Provided material:

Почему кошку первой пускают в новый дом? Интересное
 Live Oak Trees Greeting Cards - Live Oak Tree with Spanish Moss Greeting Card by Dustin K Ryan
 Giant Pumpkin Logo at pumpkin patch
==
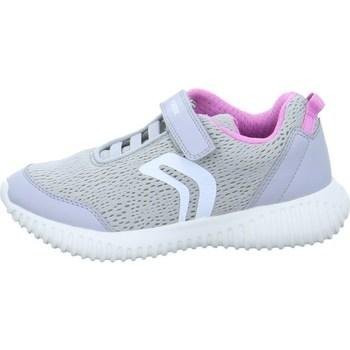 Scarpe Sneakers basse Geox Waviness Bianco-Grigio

Exercise description: Where the line holding "Почему кошку первой" appears in the listing above, start reproducing exactly, and end with the line holding "Giant Pumpkin Logo at pumpkin patch".

Answer to this task:
Почему кошку первой пускают в новый дом? Интересное
 Live Oak Trees Greeting Cards - Live Oak Tree with Spanish Moss Greeting Card by Dustin K Ryan
 Giant Pumpkin Logo at pumpkin patch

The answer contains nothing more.